4. Apple does not want to see Samsung go broke. Another subtlety which might elude those who only see the headlines in mainstream news – Apple and Samsung profit massively from trading with eachother by virtue of the fact that the latter provides many of the components for Apple devices. So what does Apple want? It’s not even so much as to remove Samsung from the smartphone and tablet market and leave them as mere anonymous component manufacturers working on tight margins while Apple reaps the big bucks at the most profitable end of the supply chain.
No, Apple is perfectly happy for Samsung to make smartphones – even, dare I say, touchscreen smartphones. All that Apple wants is to cripple Samsung from competing at the high-end of the market. Apples is not, and never will be, interested in producing accessibly priced, budget-mid market products – they will happily leave Samsung to dominate this is they so wish. But when it comes to the high end (i.e. devices which rival the iPhone in terms of pricing, profitability, and features – the SII & SIII for instance), Apple will fight tooth and nail to protect its position at this end of the market.
5. Apple has a massive advantage when it comes to interpretations of innovation and creativity – a direct result of the media propagated mythology that surrounds the company. One of the key issues of the lawsuit revolved around the question of whether Samsung had copied Apple’s ‘trade dress’ – in other words, the use of a touchscreen dominated device with few buttons. The answer to that question is a pretty obvious ‘yes’ (this issue related to about one third of the 33 points discussed in the lawsuit).
But what about this question: is a touchscreen with only a few buttons a ‘trade dress’ which derives solely from Apple’s innovation? Samsung lawyers argued that the answer was ‘no’ and that the idea was obvious – but the jury, having been shown photos of Samsung phones before and after the iPhone launch, were not convinced.
This is where you really need a historical perspective, as this excellent post over at OS News points out: we should not look for the iPhone’s ancestors amongst older mobile phones, though this is what Apple lawyers said we should do – yielding the obvious conclusion that Apple is a massively innovative company that deserves sole credit – and a patent – on the touchscreen-with-not-many-buttons trade dress.
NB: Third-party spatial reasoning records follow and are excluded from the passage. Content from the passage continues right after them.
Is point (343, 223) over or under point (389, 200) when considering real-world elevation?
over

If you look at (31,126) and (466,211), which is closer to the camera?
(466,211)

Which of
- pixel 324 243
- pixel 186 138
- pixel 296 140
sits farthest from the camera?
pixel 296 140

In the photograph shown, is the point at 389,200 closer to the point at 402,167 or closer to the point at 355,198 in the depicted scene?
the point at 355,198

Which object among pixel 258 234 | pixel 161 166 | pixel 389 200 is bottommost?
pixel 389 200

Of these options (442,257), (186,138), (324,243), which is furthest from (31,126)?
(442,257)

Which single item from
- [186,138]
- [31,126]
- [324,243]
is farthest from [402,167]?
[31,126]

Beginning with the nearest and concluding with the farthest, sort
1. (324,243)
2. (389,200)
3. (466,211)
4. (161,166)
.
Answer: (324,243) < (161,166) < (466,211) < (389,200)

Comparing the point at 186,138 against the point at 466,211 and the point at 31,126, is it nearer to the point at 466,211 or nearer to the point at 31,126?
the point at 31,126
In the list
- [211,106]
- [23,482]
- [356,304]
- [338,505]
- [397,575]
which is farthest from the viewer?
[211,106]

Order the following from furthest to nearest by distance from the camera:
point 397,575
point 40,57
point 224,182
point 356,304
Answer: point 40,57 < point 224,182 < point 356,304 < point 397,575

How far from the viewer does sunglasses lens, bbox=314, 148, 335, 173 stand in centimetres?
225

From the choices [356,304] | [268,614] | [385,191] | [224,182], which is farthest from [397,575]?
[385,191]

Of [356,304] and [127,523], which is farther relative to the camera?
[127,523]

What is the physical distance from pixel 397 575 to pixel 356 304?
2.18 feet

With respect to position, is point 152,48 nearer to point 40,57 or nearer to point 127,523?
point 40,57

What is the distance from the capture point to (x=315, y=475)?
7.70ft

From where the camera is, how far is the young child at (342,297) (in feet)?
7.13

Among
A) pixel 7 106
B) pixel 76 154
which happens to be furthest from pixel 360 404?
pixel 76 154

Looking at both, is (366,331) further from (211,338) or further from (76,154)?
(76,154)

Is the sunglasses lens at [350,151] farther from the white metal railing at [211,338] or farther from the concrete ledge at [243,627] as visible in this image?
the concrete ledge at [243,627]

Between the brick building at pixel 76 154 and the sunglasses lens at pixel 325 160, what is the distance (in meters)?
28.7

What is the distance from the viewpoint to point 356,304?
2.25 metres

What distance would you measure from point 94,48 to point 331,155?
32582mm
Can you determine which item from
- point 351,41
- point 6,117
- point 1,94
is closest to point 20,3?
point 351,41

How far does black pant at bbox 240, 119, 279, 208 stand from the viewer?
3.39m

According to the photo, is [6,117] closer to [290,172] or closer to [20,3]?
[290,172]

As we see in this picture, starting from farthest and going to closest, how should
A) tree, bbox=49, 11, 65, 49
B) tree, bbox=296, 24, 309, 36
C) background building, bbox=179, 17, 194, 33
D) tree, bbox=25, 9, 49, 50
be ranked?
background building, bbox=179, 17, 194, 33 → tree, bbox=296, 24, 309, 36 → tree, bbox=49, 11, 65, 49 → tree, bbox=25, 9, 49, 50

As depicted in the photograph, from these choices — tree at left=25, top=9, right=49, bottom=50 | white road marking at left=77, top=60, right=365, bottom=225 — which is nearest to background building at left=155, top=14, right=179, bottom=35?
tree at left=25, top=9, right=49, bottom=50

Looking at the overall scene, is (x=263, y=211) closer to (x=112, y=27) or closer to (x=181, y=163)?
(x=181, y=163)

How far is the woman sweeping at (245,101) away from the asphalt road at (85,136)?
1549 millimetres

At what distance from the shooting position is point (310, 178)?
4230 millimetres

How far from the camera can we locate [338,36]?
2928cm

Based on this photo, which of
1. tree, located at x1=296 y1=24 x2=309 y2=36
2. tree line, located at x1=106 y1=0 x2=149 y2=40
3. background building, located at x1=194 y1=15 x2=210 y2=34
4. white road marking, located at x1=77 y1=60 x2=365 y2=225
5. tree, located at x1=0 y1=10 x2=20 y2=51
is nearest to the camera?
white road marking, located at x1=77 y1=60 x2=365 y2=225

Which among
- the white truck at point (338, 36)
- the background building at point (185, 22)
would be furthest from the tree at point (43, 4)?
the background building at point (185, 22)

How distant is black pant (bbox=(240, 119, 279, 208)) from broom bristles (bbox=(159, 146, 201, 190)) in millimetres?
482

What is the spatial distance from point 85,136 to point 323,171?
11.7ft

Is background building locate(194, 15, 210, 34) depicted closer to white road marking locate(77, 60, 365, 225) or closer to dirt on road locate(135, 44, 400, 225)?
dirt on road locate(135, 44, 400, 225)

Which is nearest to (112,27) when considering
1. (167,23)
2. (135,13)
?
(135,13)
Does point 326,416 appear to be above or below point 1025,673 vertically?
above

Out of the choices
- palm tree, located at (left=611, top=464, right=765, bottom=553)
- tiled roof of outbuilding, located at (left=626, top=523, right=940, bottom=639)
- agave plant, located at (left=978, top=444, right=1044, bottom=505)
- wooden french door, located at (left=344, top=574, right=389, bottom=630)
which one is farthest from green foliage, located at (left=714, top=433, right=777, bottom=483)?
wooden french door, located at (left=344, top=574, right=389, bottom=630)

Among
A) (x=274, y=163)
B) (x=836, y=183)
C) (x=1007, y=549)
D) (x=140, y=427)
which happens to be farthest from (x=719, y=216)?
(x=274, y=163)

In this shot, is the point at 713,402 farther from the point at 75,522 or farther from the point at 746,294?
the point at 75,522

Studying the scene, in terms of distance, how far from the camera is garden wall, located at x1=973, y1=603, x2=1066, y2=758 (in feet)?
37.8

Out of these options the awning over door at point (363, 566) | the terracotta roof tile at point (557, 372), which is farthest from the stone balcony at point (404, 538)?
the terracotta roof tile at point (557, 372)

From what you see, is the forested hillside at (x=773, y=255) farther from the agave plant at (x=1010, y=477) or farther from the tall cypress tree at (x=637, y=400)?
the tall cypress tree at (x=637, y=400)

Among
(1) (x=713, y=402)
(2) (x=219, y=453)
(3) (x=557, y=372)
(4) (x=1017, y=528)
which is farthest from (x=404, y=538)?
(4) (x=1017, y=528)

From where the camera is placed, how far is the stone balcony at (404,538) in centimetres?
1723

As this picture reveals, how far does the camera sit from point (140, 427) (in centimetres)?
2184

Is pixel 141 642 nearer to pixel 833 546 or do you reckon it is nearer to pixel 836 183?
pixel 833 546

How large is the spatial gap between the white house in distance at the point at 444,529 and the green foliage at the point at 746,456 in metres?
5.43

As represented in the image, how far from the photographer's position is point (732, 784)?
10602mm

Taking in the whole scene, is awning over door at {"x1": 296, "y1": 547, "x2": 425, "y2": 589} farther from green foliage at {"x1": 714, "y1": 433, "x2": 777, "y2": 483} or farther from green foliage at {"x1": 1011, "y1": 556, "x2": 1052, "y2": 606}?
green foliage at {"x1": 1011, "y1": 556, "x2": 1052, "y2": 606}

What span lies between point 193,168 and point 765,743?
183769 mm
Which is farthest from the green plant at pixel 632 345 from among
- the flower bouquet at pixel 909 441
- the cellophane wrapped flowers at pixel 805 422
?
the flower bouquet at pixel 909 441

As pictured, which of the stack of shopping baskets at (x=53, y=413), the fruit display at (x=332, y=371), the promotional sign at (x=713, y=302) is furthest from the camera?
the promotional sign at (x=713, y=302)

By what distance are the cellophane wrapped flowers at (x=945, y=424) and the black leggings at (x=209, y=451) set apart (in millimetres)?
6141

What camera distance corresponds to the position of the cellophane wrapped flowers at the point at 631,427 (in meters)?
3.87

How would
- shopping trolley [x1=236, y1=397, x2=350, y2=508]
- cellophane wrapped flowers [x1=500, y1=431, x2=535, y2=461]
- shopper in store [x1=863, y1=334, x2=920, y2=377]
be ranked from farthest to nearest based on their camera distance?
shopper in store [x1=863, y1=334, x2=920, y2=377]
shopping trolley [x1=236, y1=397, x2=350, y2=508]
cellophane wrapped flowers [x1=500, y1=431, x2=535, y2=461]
We should look at PDA devices which have been around for over a decade before Apple launched its first iPhone – and which prove that Apple’s role in developing and re-defining mobile phones is somewhat overblown (no doubt in part by the so-called ‘fanboy’ effect).
Indeed this is the major talking point of the verdict – and the one with most interpretive leeway. Basically some people think Apple’s iPhone was not an obvious technology back in the mid 2000′s and others think it has been obvious ever since Star Trek hit our TV screens back in the 1970′s. Nobody I think doubts Apple’s innovation in bringing this technology into the mobile phone arena and in defining smartphone design for years to come – but that does not mean that they exclusively should be able to own the ‘trade dress’ of a touchscreen with few buttons when similar devices had been around for years, different only for the fact that they didn’t make or receive calls – which hardly the iPhone’s defining function anyway.